Peanut Butter M&M Cookies

  • Author: Paige Adams
  • Prep Time: 15 minutes + chilling
  • Cook Time: 12-15 minutes
  • Total Time: 27-30 minutes + chilling
  • Yield: 36 cookies 1x
  • Category: Cookies & Bars
  • Method: Baking
  • Cuisine: American


  • 2 cups all-purpose flour
  • 1 teaspoon baking soda
  • 1/2 teaspoon kosher salt
  • 6 ounces (11/2 sticks) unsalted butter, softened at room temperature
  • 2/3 cup natural peanut butter
  • 1/2 cup packed light brown sugar
  • 1/2 cup granulated sugar
  • 1 large egg
  • 1 teaspoon vanilla extract
  • 11/2 cups M&Ms


  1. In a medium bowl, combine the flour, baking soda and salt.
  2. Cream the butter, peanut butter, brown sugar and granulated sugar using a stand mixer fitted with the paddle attachment or an electric mixer on medium speed until light and fluffy, about 4 minutes.
  3. Beat in the egg and vanilla extract.
  4. Mix the dry ingredients into the wet ingredients until just combined.
  5. Stir in 1 cup M&Ms.
  6. Cover the dough and chill in the refrigerator overnight.
  7. Preheat the oven to 350 degrees F. Line a baking sheet with parchment paper.
  8. Scoop the dough into 1-1/2-inch diameter balls.
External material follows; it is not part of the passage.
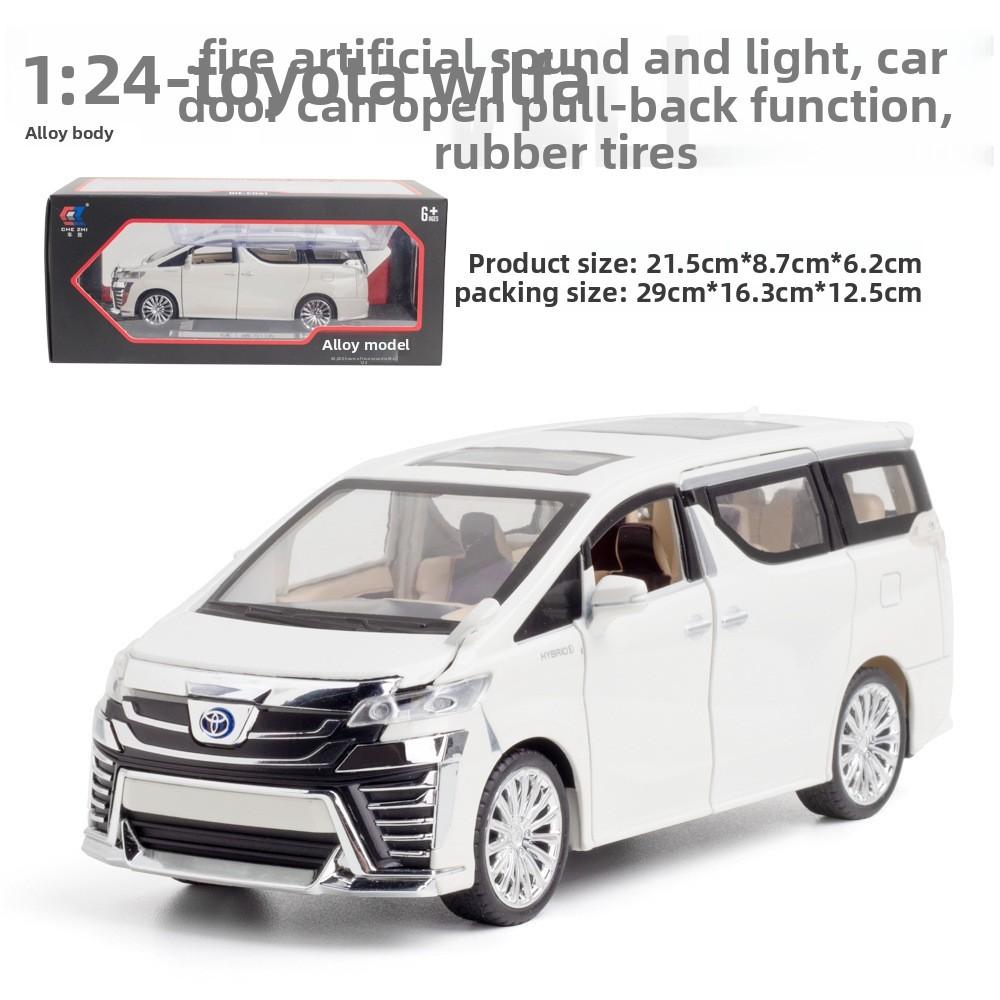 Alloy Car Model Toyota Vellfire Mpv With Sound Light For Kids Playroom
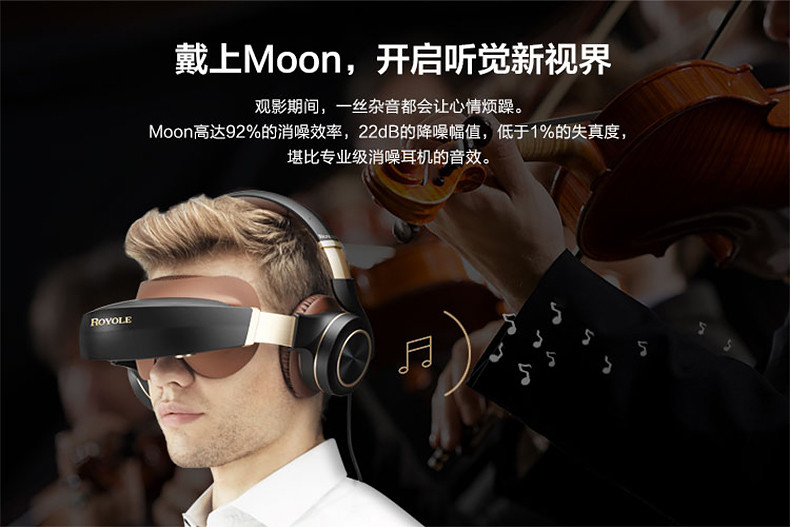 royole/柔宇 moon 3d头戴影院 vr高清一体机 虚拟现实眼镜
Arrange 2 inches apart on the prepared baking sheet. Press the remaining M&M’s into the dough (about 2-3 per cookie).
  9. Bake for 12-15 minutes until the cookies are light golden brown and cracked on top. Keep them on the pan for 5 minutes before transferring to a rack to cool.


The cookies are best up to 2-3 days after they are baked. Store them in an airtight container at room temperature.

You can also freeze baked cookies and let them thaw at room temperature.